TEXTO EXTRAÍDO:
⁂

• Colunistas

    Sunday, 05-May-2024 05:47:19 -03
    Caro Dinheiro

    A tragédia da Cantareira

    21/11/2014 02h00

    A questão da crise hídrica em São Paulo já virou quase discussão sobre religião ou futebol. Alguns culpam o governo, outros culpam o desperdício. Cada um com seu mártir, poucos se dão conta do que realmente acontece dentro das próprias casas e como os nossos hábitos de consumo podem ajudar na reversão desse processo. Quanto seria preciso poupar? Será que a Sabesp é a vilã da história?

    Em economia há um conceito interessante chamado "a tragédia dos comuns" e pode explicar parte do problema. Trata-se de uma situação social em que o conflito entre os interesses individuais acaba levando à superexploração de um recurso de todos.

    Por entender a água como um recurso potencialmente infinito, ainda que na vida real estejamos bem distantes disso, muitos indivíduos passam a usá-la de forma indiscriminada, sem se preocupar com a sua escassez.

    Um exemplo muito comum está nos condomínios nos quais a conta é partilhada entre todos os moradores: pode existir pouca preocupação individual para poupar água, uma vez que o custo é rateado entre todos e ninguém é responsabilizado individualmente caso haja um desperdício

    Com a crise hídrica que afetou o Estado de São Paulo, uma das alternativas encontradas pela Sabesp, portanto, foi bonificar os consumidores que diminuíssem o consumo, com redução no preço da conta que varia de 10% a 30%. O site da empresa afirma que metade dos consumidores reduziu o consumo em pelo menos 20%, e 26% baixaram o consumo, mas em quantidades menores do que as necessárias para bonificação. Os outros 25%, entretanto, aumentaram o consumo de água.

    Ao observar a situação, é natural supor que um ajuste básico seria o preço da água consumida; afinal, quem consome mais de um recurso finito que beneficia a todos deve pagar mais. Esse preço, entretanto, é calculado para todos os usuários do sistema, e não é possível discriminá-lo por usuário.

    E, apesar de parecer que pagamos pouco pela água, como afirmam alguns especialistas, observe que curioso: estabelecimentos comerciais de grande porte na Alemanha, um dos países com a tarifa mais cara da Europa, pagam em media R$ 6,20 por m3. Em São Paulo, esse valor é ainda mais alto, R$ 7,34. Mesmo assim, os consumidores atendidos pela Sabesp consomem em media 161 litros por dia ou 59 m3 por ano, enquanto a ONU recomenda que esse consumo seja de apenas 110 litros por dia, 30% a menos.

⁂

TRECHOS DE DADOS:
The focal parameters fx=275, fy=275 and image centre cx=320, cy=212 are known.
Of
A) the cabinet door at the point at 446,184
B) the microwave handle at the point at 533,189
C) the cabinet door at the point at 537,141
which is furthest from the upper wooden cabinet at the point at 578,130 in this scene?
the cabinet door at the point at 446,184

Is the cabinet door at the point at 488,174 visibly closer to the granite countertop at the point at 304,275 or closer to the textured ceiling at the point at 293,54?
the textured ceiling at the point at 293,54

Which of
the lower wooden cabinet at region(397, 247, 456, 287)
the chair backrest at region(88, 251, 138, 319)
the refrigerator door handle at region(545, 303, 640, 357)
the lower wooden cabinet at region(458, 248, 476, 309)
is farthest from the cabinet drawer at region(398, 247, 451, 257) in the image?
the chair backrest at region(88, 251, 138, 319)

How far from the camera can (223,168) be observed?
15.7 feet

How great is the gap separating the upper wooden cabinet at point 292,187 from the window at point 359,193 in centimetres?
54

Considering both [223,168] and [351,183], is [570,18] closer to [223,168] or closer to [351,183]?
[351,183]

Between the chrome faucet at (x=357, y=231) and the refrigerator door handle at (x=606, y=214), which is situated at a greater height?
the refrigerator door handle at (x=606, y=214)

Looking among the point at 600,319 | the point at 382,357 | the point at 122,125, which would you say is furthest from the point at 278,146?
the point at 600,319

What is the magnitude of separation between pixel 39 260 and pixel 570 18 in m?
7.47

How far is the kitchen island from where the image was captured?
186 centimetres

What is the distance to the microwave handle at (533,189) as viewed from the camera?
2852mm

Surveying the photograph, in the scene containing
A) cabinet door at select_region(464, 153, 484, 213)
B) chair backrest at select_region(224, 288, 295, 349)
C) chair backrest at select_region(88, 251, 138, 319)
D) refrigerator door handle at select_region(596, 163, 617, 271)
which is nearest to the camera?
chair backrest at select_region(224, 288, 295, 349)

⁂

Por favor, edite o trecho do texto sobre a crise hídrica que começa com as palavras "Em economia há" e termina em "a sua escassez.", reproduzindo-o com "superexploração" substituído por "exploração excessiva".

RESULTADO DA TAREFA:
Em economia há um conceito interessante chamado "a tragédia dos comuns" e pode explicar parte do problema. Trata-se de uma situação social em que o conflito entre os interesses individuais acaba levando à exploração excessiva de um recurso de todos.

    Por entender a água como um recurso potencialmente infinito, ainda que na vida real estejamos bem distantes disso, muitos indivíduos passam a usá-la de forma indiscriminada, sem se preocupar com a sua escassez.